_WORK REQUEST:_ Each line below that holds the word "frame" counts toward the answer; reply with the total number only.

*** Opening DATA TO PROCESS ***

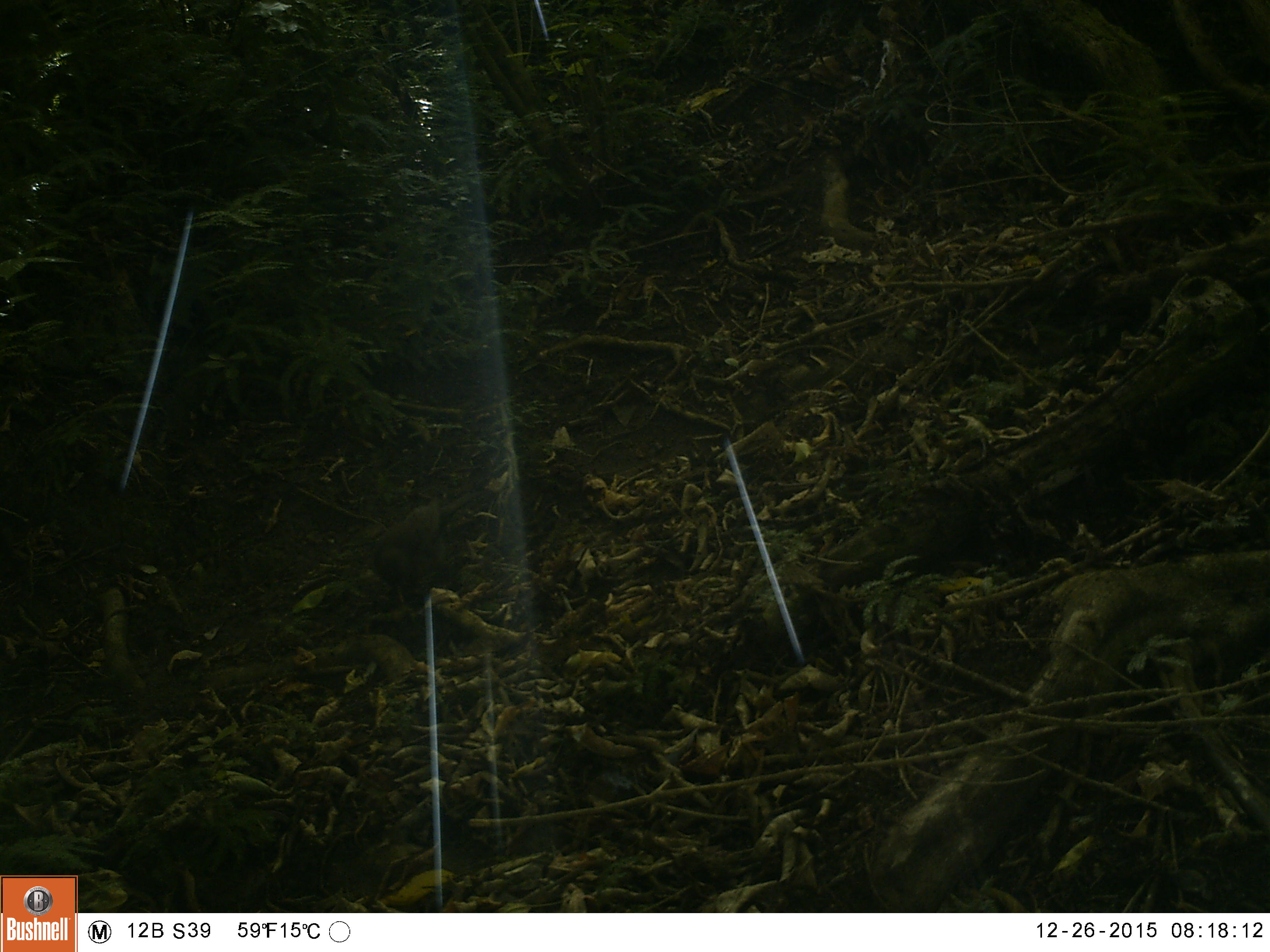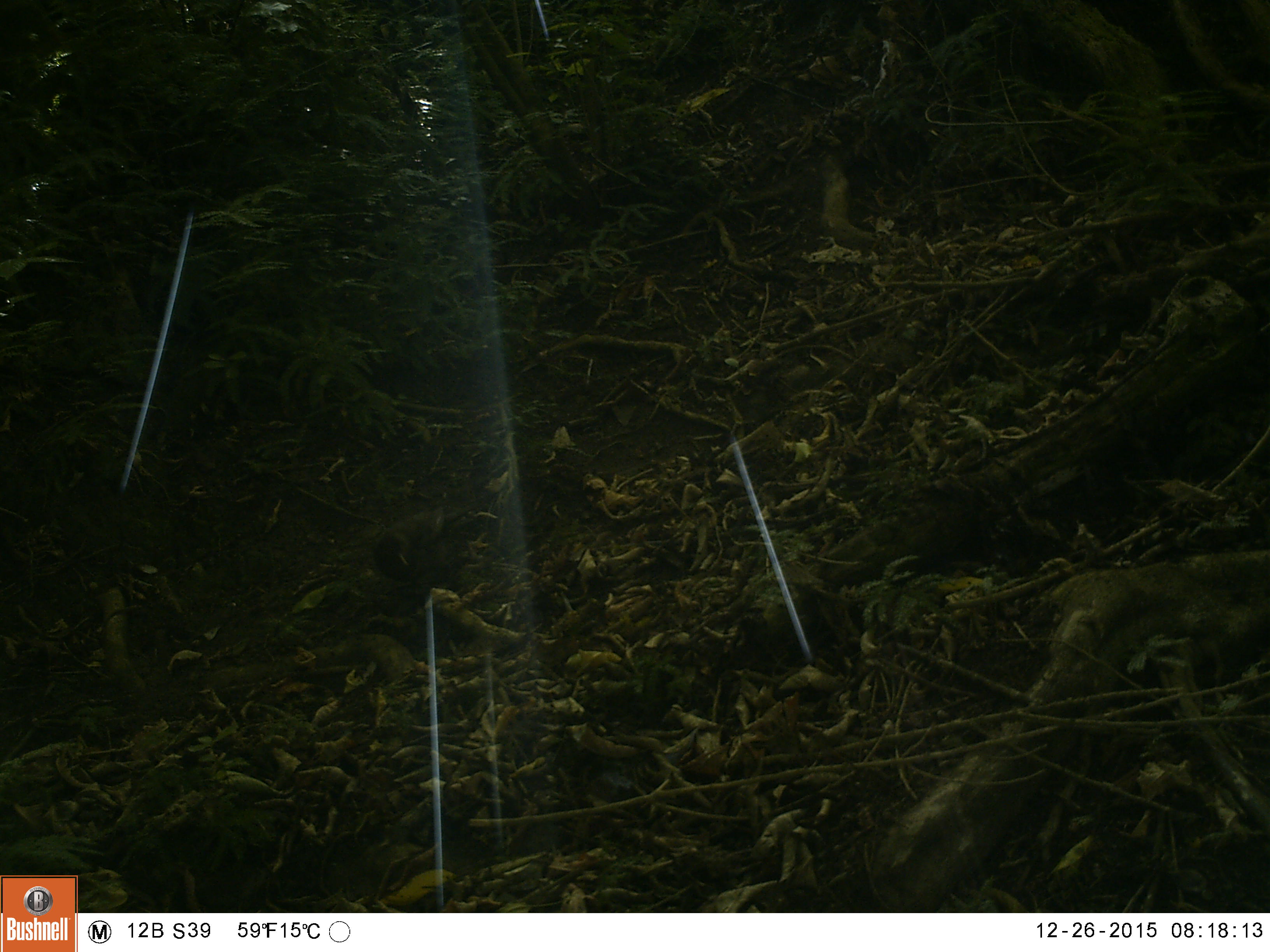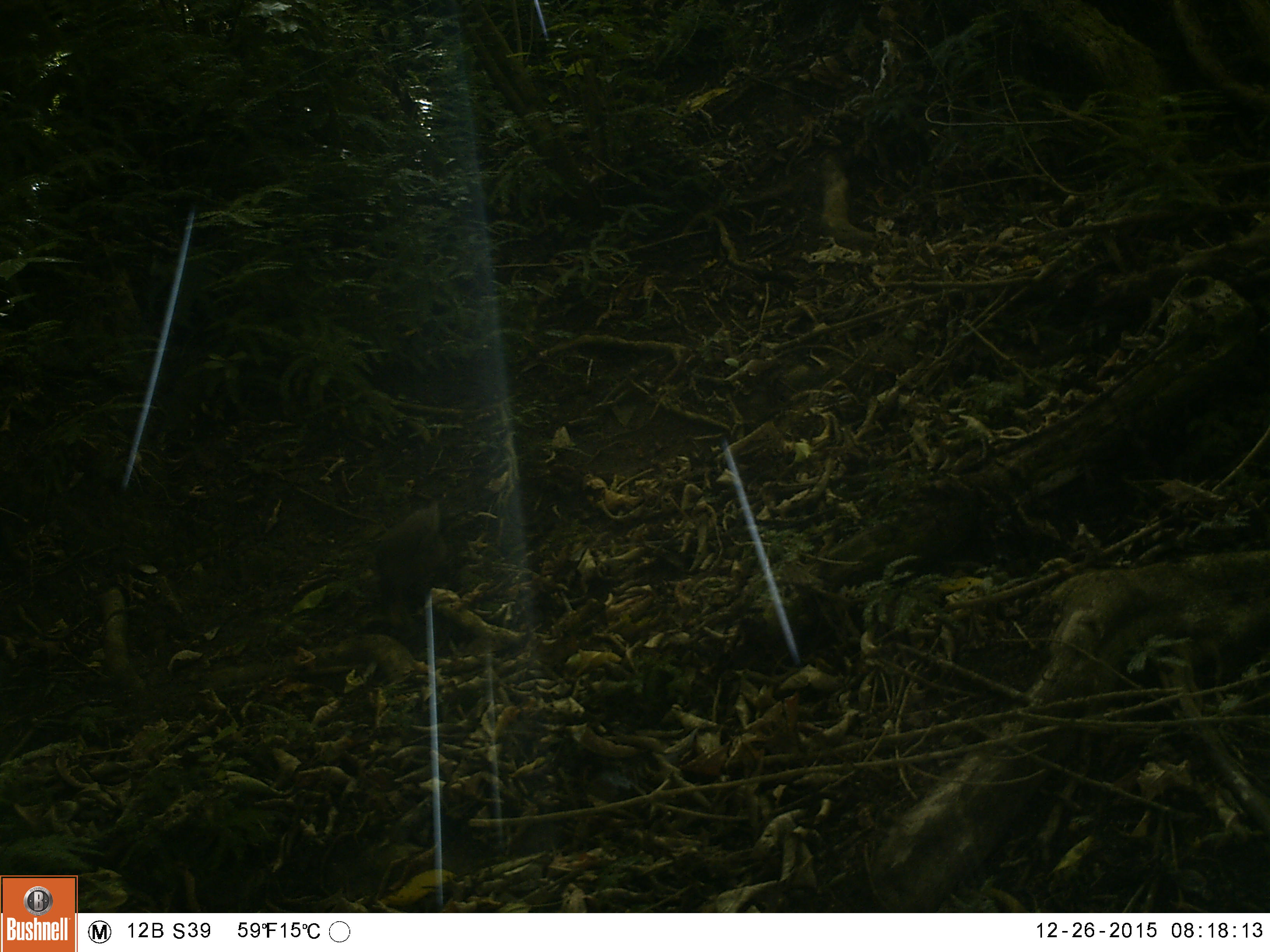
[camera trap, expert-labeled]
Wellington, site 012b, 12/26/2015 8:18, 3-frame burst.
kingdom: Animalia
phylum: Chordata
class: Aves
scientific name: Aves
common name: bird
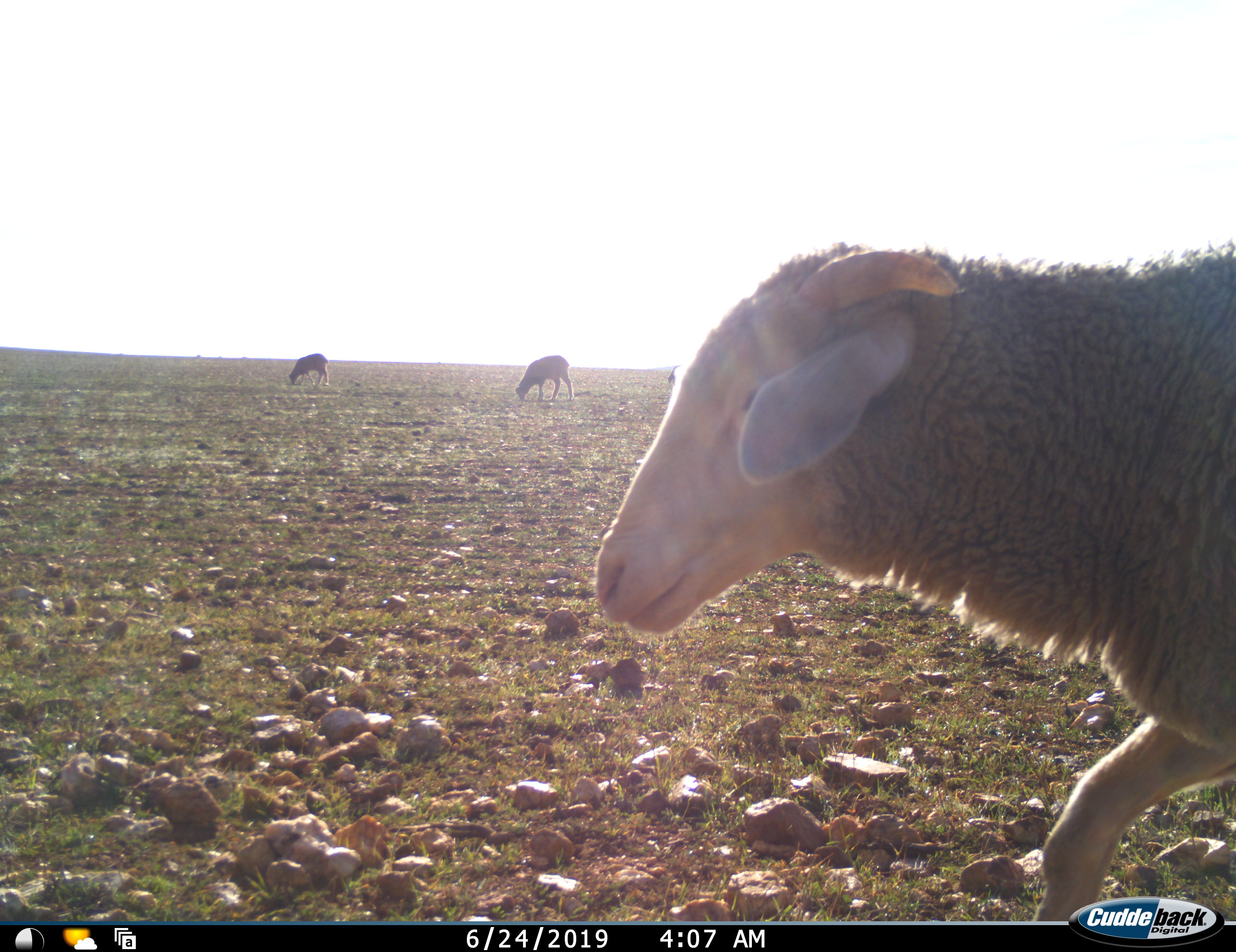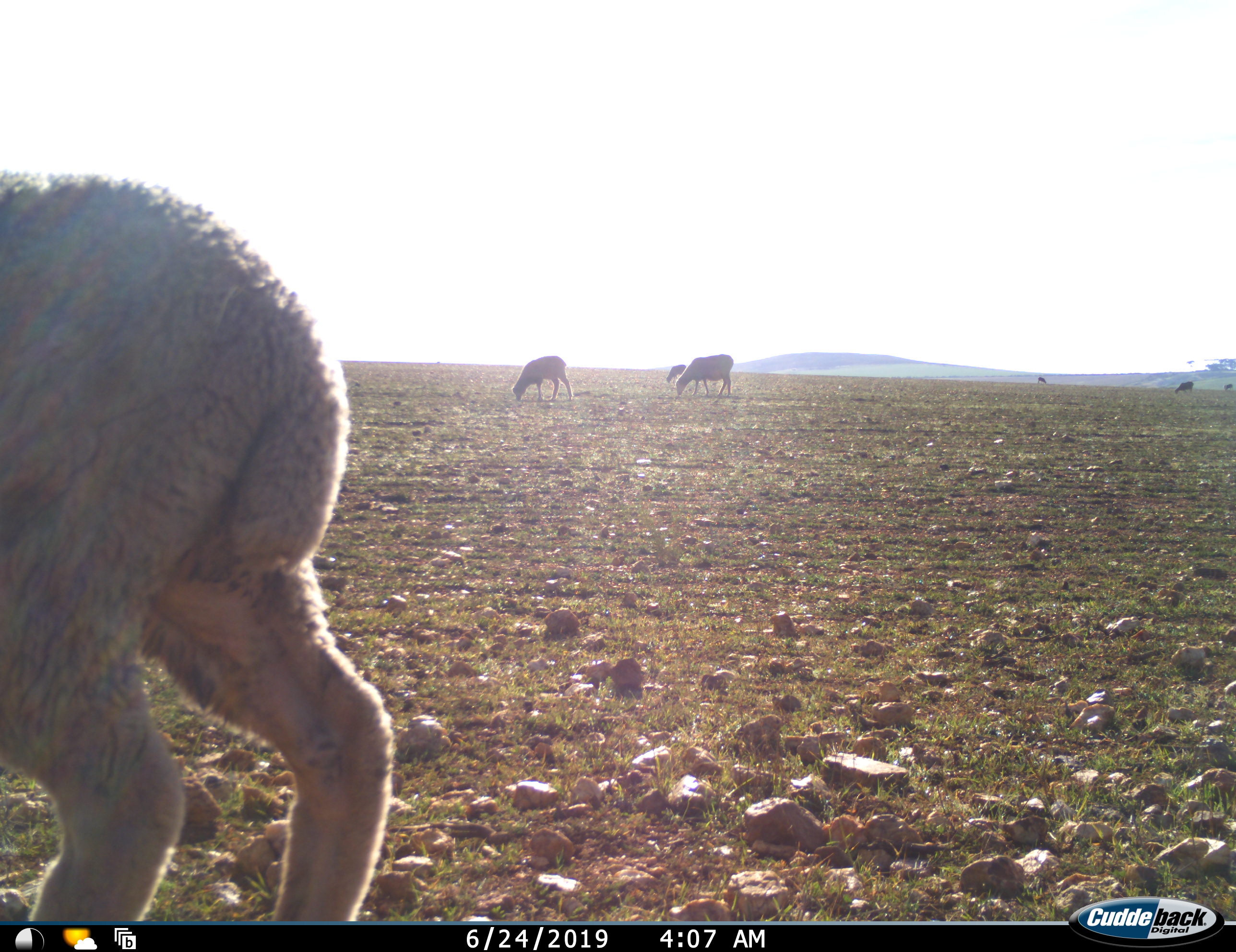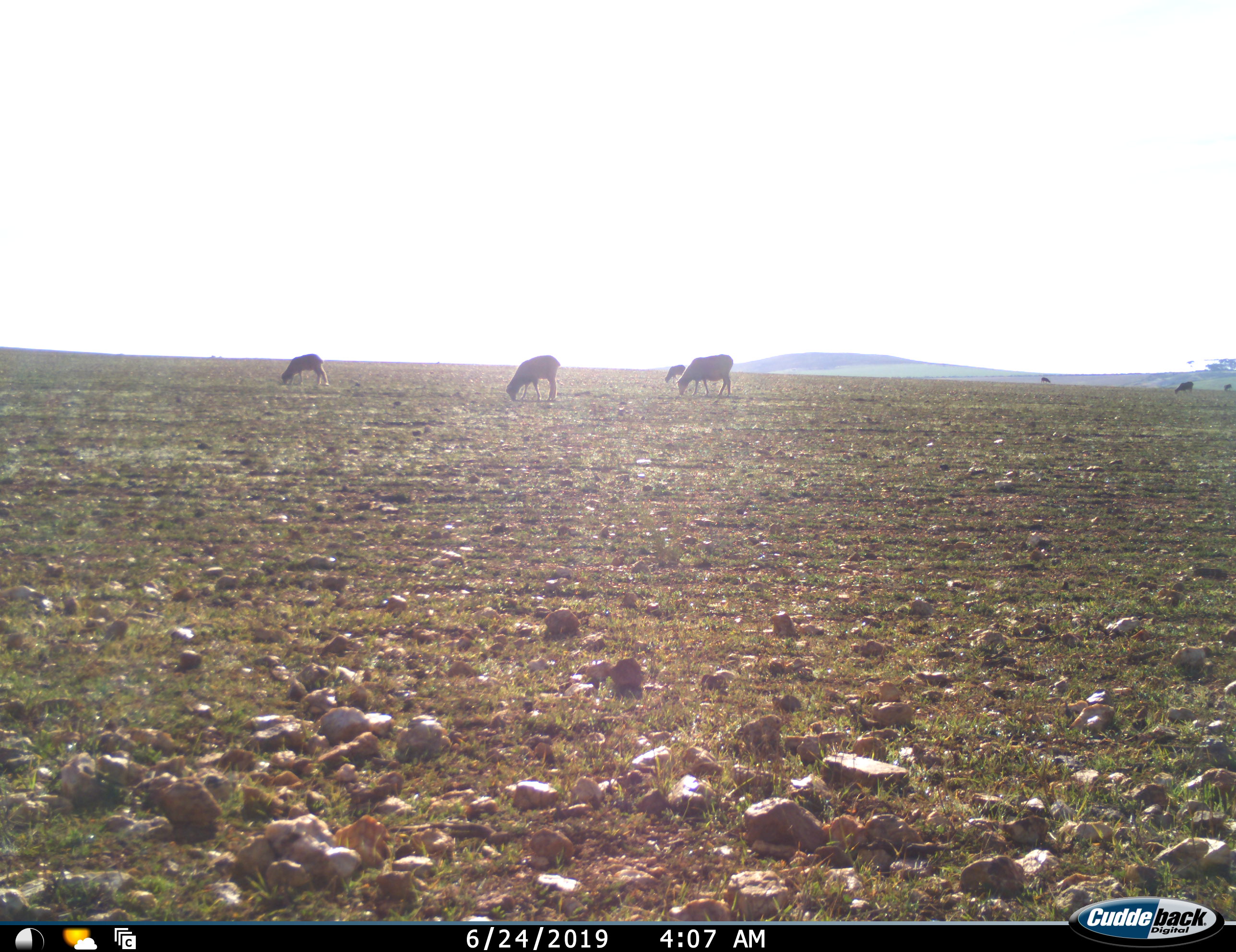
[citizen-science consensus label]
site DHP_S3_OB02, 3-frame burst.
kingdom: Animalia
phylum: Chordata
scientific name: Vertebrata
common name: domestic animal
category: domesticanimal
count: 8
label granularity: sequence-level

*** Closing DATA TO PROCESS ***

_TASK RESPONSE:_ 2